Directions: Output every line of the entries from the line containing "Studying the image, would you say the" through the last, exactly, with no other content.

--*--

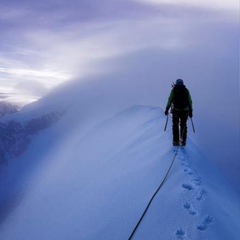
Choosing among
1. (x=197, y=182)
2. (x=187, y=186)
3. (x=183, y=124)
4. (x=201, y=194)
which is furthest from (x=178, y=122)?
(x=201, y=194)

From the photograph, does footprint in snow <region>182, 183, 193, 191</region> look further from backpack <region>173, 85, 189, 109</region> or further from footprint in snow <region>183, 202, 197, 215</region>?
backpack <region>173, 85, 189, 109</region>

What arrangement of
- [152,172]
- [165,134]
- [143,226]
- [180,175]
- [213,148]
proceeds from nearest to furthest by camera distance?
[143,226]
[180,175]
[152,172]
[165,134]
[213,148]

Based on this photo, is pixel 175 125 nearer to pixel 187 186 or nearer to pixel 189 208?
pixel 187 186

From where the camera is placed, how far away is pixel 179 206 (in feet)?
29.2

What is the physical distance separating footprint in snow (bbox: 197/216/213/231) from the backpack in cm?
660

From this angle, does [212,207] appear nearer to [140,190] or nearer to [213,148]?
[140,190]

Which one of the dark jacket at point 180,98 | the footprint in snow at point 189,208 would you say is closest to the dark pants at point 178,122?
the dark jacket at point 180,98

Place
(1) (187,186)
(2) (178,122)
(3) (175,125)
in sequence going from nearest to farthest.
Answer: (1) (187,186)
(3) (175,125)
(2) (178,122)

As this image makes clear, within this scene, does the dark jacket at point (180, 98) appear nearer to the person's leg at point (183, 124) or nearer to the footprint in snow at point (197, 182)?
the person's leg at point (183, 124)

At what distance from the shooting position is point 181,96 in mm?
14133

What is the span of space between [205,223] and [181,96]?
7060 millimetres

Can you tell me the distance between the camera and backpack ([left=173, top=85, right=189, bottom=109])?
14.0 metres

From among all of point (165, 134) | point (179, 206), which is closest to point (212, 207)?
point (179, 206)

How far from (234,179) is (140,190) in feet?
456
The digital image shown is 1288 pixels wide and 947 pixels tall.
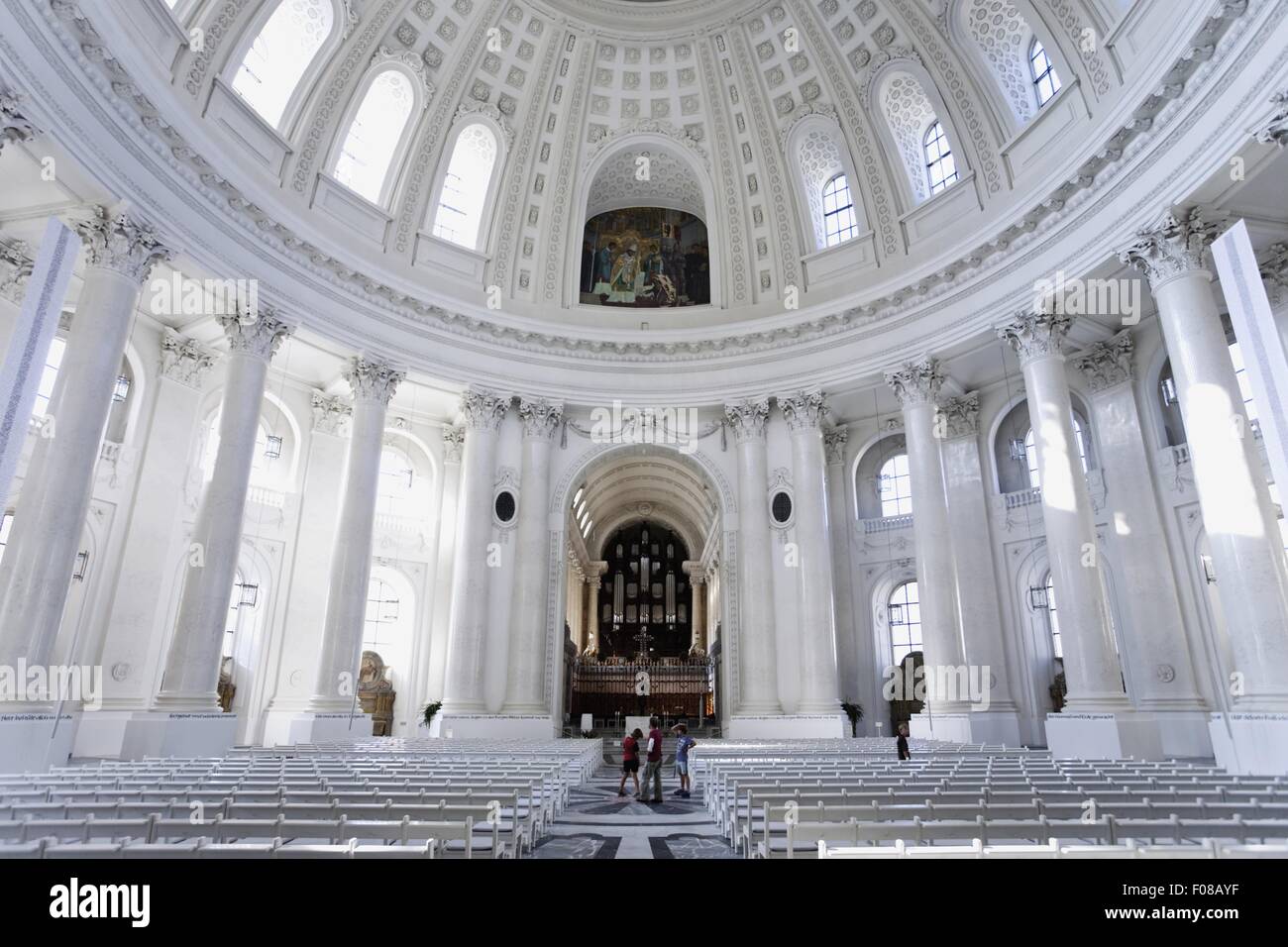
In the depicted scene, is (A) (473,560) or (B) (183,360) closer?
(B) (183,360)

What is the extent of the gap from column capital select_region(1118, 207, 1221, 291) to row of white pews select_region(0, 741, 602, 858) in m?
14.9

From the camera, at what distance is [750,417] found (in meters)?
23.2

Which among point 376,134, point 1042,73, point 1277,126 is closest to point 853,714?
point 1277,126

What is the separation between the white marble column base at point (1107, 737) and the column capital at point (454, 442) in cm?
1944

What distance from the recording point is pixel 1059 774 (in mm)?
7836

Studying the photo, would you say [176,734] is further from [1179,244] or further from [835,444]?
[1179,244]

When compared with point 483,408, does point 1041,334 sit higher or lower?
lower

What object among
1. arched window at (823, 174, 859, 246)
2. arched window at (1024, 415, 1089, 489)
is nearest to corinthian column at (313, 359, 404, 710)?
arched window at (823, 174, 859, 246)

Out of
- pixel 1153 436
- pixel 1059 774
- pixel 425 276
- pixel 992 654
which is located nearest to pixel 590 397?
pixel 425 276

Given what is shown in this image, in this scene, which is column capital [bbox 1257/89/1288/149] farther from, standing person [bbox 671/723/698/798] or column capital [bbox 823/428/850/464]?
standing person [bbox 671/723/698/798]

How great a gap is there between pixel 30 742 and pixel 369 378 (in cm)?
1145

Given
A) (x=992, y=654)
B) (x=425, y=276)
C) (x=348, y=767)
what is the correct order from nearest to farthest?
(x=348, y=767) < (x=992, y=654) < (x=425, y=276)
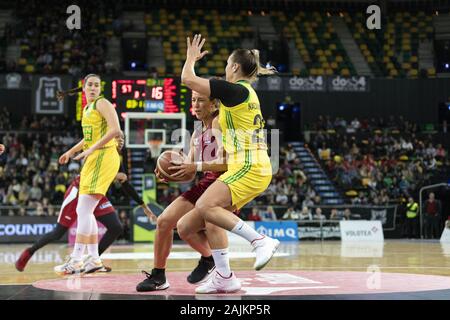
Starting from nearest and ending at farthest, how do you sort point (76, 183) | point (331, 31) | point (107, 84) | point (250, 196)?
1. point (250, 196)
2. point (76, 183)
3. point (107, 84)
4. point (331, 31)

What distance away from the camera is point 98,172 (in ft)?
24.8

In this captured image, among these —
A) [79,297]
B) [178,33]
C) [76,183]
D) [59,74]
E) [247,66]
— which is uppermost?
[178,33]

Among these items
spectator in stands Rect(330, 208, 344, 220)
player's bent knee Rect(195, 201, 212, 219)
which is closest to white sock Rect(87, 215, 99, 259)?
player's bent knee Rect(195, 201, 212, 219)

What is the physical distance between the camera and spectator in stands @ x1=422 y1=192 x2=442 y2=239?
67.9ft

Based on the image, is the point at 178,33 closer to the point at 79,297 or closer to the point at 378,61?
the point at 378,61

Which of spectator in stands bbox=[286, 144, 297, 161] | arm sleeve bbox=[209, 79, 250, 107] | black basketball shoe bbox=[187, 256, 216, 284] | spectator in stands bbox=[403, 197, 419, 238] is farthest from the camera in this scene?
spectator in stands bbox=[286, 144, 297, 161]

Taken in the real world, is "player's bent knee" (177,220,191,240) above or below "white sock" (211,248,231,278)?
above

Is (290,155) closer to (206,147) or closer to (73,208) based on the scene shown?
(73,208)

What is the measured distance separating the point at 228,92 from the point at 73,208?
365 cm

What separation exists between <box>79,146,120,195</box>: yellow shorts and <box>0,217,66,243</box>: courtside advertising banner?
11.1m

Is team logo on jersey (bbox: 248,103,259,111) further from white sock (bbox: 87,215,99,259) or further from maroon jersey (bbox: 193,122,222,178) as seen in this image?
white sock (bbox: 87,215,99,259)
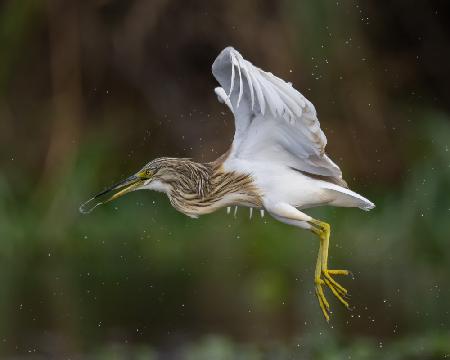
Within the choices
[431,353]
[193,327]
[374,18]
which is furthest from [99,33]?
[431,353]

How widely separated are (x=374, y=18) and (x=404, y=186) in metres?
1.67

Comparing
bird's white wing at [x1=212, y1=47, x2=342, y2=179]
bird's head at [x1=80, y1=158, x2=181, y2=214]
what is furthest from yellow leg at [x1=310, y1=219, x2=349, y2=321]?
bird's head at [x1=80, y1=158, x2=181, y2=214]

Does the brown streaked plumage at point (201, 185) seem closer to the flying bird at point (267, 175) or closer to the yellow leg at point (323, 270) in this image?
the flying bird at point (267, 175)

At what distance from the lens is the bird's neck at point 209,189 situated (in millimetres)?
5699

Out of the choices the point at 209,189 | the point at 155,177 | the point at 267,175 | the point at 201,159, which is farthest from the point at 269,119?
the point at 201,159

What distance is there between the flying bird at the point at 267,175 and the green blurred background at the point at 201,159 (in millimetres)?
1816

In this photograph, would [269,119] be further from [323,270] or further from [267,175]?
[323,270]

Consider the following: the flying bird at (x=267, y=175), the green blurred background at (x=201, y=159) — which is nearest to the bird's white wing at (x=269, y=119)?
the flying bird at (x=267, y=175)

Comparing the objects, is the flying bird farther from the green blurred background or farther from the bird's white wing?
the green blurred background

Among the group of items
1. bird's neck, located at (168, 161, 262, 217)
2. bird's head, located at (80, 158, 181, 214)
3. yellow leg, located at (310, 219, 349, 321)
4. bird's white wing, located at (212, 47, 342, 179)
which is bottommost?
yellow leg, located at (310, 219, 349, 321)

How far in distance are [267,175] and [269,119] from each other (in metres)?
0.25

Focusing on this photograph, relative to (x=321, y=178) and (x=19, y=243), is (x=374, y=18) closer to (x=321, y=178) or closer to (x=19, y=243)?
(x=19, y=243)

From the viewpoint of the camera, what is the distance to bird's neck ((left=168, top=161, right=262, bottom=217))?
570 centimetres

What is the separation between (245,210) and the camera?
10.7 meters
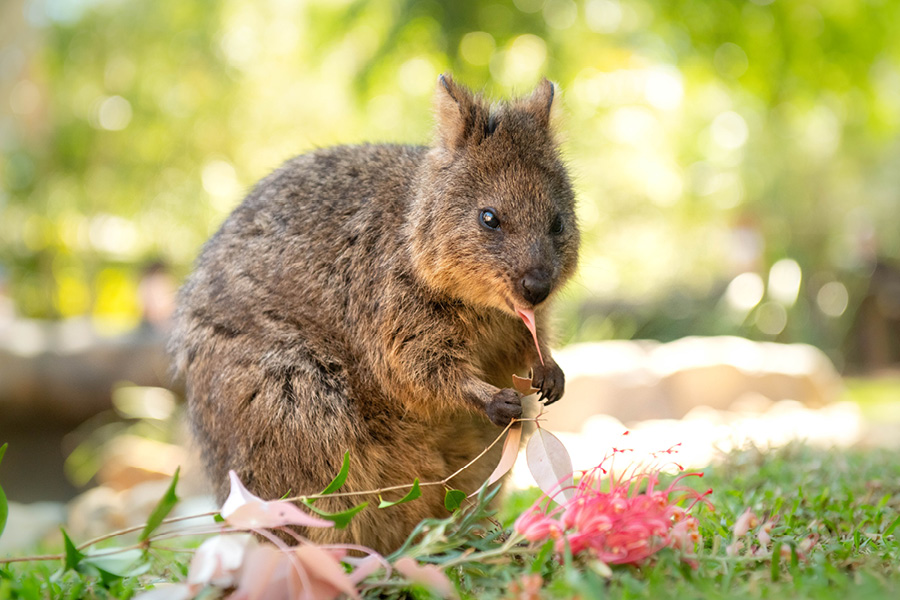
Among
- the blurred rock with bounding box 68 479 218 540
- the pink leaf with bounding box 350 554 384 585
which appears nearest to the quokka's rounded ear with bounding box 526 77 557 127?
the pink leaf with bounding box 350 554 384 585

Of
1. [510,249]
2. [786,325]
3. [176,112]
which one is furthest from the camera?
[176,112]

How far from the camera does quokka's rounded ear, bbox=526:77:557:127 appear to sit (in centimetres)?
378

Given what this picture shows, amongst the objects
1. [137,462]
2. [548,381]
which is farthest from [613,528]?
[137,462]

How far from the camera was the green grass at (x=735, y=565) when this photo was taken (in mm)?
2074

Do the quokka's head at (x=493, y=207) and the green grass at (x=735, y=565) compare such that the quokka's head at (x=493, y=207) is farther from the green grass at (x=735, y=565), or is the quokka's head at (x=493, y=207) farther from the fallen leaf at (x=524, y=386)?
the green grass at (x=735, y=565)

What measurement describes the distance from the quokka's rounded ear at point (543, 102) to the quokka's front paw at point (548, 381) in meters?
1.17

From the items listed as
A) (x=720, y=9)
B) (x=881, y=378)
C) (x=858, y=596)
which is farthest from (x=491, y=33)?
(x=881, y=378)

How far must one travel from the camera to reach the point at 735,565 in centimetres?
235

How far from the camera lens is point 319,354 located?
3.44 metres

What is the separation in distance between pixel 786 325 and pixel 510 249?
1358cm

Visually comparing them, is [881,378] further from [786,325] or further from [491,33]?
[491,33]

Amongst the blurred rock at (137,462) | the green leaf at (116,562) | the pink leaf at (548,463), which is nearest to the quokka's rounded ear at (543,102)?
the pink leaf at (548,463)

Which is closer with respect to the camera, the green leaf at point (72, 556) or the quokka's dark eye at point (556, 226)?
the green leaf at point (72, 556)

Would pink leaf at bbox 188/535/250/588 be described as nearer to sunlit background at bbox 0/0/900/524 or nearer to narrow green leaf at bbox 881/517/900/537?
narrow green leaf at bbox 881/517/900/537
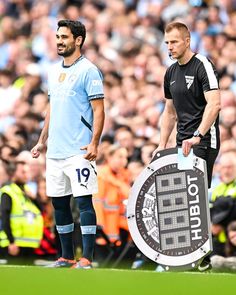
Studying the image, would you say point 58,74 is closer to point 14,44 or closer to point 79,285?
point 79,285

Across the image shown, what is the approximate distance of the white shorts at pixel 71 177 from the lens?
8250 millimetres

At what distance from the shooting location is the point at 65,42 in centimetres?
822

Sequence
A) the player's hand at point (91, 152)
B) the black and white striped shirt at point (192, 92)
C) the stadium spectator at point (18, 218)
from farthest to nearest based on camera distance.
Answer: the stadium spectator at point (18, 218) < the player's hand at point (91, 152) < the black and white striped shirt at point (192, 92)

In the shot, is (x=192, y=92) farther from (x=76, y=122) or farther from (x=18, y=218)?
(x=18, y=218)

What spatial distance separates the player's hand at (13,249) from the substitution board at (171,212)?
13.8 feet

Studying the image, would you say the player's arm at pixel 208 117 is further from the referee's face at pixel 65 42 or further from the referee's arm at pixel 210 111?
the referee's face at pixel 65 42

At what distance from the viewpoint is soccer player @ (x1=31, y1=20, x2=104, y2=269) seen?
8.18 meters

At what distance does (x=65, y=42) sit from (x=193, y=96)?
0.93 meters

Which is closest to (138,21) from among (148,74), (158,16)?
(158,16)

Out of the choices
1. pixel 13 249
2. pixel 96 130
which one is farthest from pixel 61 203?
pixel 13 249

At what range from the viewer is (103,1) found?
58.3 feet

--*--

Answer in full:
Studying the image, would you say the player's arm at pixel 208 117 is further from the referee's face at pixel 65 42 or further from the referee's arm at pixel 210 111?
the referee's face at pixel 65 42

At what distance from the viewpoint is soccer player @ (x1=31, y1=20, x2=104, y2=269) seen?
8.18 meters

At what distance does (x=65, y=42) sit from (x=193, y=96)?
0.93 meters

Which is closest to (138,21) from among (148,74), (158,16)?
(158,16)

Out of the choices
1. pixel 13 249
2. pixel 96 130
which one is farthest from pixel 61 203?
pixel 13 249

At what range from the viewer is (103,1) found?
58.3 feet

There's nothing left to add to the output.